The book, Resettling the Range: Animals, Ecologies, and Human Communities in British Columbia is a new study of the occupation of the Cariboo-Chilcotin region by ranchers and other settlers. Thistle’s book examines the ecological and historical impact of the settlement including eradicating grasshoppers and wild and feral horses from the grasslands.
“John’s book shines a light on an otherwise overlooked area of British Columbia’s history,” says Dr. Ingrid Parent, UBC’s University Librarian. “We are thrilled that this year’s Basil Stuart-Stubbs prize has been awarded to a book written by a UBC alumnus and published by UBC Press.”
Resettling the Range explores the profound consequences of eradication efforts in the BC interior in the late nineteenth and early twentieth centuries including the alteration of the ecological balance of the grasslands and the impact on the indigenous people in the area.
“I wanted to write a book about a landscape I loved. I also wanted to tell a story about the history of this place that was not limited to humanity alone, so a book that looked at the grasslands history from the vantage point of wild horses and grasshoppers was inherently attractive to me.” – John Thistle
Thistle is a PhD graduate from UBC’s department of geography and was most recently a Research Associate at Memorial University’s Labrador Institute where his work focused on the social, economic, and environmental legacies of large-scale resource extraction. Thistle’s teaching and research interests span environmental history, economic geography, and science and technology studies. Resettling the Range is his first published book.
The two other finalists are: Lisa Pasolli’s Working Mothers and the Child Care Dilemma: A History of British Columbia’s Social Policy (UBC Press) and Maria Tippett’s Made in British Columbia: Eight Ways of Making Culture (Harbour Publishing).
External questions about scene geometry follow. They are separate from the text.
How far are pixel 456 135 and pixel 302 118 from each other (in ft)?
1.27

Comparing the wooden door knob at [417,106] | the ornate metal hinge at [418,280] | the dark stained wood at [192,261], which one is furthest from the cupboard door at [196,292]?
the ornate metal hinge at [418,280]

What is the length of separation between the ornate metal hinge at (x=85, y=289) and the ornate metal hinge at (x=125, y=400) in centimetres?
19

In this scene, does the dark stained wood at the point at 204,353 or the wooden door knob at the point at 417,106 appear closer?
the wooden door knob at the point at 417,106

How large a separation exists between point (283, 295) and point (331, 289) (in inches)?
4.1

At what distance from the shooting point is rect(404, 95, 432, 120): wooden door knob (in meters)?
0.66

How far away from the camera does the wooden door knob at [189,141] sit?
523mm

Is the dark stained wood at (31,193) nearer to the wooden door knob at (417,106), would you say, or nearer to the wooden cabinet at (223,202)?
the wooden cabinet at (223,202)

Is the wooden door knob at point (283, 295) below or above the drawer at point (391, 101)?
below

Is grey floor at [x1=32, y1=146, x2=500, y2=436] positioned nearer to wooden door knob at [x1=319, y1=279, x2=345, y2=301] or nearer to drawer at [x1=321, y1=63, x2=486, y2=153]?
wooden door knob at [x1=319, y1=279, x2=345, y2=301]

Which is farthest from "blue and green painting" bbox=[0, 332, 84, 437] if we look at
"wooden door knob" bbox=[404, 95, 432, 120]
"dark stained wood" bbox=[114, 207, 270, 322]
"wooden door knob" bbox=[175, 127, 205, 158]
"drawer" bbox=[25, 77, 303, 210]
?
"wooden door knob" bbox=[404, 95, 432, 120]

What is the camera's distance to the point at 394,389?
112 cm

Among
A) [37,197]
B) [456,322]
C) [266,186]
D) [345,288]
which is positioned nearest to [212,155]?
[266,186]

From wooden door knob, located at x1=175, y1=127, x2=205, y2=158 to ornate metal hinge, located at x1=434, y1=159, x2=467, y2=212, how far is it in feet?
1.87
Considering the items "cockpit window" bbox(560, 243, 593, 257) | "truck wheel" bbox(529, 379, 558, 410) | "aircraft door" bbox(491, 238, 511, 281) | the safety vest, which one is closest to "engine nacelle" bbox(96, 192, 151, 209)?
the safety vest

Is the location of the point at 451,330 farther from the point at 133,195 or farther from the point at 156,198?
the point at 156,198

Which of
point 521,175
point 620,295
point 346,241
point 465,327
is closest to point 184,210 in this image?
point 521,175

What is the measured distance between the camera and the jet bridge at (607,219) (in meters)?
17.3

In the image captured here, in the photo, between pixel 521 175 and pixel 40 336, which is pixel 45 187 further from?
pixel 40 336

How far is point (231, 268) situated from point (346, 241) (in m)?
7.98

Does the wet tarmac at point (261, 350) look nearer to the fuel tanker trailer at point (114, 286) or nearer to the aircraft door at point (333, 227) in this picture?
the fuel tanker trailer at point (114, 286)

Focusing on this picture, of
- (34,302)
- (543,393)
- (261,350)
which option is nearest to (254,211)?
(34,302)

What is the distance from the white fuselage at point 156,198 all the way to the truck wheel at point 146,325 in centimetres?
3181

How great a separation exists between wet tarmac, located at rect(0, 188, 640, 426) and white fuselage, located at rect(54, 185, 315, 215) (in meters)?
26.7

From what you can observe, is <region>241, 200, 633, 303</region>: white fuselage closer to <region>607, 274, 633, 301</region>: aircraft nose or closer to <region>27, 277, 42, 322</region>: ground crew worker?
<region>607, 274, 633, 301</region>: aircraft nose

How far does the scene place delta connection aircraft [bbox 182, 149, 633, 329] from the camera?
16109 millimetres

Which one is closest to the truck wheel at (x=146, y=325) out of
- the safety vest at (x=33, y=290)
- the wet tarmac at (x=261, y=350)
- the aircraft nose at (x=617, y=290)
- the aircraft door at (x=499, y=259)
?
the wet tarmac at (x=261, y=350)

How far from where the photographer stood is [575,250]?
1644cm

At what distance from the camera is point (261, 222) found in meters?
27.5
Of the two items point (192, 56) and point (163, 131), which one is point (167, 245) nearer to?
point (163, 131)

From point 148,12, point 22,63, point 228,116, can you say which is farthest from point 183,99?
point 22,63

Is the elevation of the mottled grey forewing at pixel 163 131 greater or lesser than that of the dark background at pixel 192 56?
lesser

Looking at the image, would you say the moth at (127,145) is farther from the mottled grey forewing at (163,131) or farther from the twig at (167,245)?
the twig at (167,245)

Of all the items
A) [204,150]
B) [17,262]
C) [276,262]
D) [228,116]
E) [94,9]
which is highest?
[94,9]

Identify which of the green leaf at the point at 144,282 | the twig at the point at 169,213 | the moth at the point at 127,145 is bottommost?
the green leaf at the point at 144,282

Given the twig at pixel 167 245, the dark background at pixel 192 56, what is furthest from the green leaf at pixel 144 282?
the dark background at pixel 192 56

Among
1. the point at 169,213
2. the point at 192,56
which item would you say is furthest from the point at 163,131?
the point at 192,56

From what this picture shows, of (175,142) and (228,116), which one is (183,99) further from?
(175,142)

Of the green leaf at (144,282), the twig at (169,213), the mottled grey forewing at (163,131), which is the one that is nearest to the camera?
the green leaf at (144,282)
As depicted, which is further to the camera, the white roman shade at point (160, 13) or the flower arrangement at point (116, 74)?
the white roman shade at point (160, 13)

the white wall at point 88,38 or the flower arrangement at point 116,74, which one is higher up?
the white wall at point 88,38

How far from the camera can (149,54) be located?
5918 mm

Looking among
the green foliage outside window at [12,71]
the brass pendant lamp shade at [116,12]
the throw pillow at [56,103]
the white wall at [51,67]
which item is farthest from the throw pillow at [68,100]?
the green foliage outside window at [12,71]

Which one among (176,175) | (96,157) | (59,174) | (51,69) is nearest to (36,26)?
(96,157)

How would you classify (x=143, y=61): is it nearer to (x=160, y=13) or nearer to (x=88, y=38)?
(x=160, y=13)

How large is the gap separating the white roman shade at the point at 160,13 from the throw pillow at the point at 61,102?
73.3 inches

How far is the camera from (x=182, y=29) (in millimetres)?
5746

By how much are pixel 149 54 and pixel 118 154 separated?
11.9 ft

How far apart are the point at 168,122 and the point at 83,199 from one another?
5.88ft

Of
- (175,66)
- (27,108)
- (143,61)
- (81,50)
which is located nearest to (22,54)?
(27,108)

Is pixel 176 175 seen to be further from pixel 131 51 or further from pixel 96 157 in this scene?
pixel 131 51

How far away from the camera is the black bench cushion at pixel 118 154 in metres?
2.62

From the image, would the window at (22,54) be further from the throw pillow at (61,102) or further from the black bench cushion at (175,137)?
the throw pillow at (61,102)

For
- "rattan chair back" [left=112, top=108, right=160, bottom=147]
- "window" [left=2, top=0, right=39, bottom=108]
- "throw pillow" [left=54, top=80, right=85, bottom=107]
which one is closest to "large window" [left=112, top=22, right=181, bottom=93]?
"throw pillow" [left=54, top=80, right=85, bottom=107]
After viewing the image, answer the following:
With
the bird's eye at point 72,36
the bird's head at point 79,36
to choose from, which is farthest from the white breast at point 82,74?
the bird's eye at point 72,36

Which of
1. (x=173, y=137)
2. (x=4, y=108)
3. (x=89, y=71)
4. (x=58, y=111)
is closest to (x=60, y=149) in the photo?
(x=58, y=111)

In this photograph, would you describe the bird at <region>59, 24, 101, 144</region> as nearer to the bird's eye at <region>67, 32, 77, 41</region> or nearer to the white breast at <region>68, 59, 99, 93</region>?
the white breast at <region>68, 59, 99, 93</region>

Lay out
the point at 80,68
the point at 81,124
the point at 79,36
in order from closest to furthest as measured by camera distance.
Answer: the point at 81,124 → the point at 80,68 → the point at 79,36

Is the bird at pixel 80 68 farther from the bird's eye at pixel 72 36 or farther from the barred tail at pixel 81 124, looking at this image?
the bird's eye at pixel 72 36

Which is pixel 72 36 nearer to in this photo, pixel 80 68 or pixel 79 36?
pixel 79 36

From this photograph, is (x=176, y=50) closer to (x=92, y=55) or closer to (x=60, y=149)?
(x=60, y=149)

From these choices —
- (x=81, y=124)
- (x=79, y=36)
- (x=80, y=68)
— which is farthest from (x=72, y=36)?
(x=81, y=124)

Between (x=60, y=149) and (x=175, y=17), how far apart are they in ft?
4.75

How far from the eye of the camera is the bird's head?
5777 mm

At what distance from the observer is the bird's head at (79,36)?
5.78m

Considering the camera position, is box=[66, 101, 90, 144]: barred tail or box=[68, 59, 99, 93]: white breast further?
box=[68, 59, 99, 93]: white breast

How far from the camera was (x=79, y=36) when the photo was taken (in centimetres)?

About the Basil Stuart-Stubbs Prize for Outstanding Scholarly Book on British Columbia
The Basil Stuart-Stubbs Prize for Outstanding Scholarly Book on British Columbia was established in memory of Basil Stuart-Stubbs, a bibliophile, scholar and librarian who passed away in 2012. Stuart-Stubbs was formerly University Librarian at UBC Library and Director of UBC’s School of Library, Archival and Information Studies. The award, generously supported by donors, pays homage to his leadership role in many national and regional library and publishing activities, particularly in the production and distribution of Canadian books and Canadian publishing.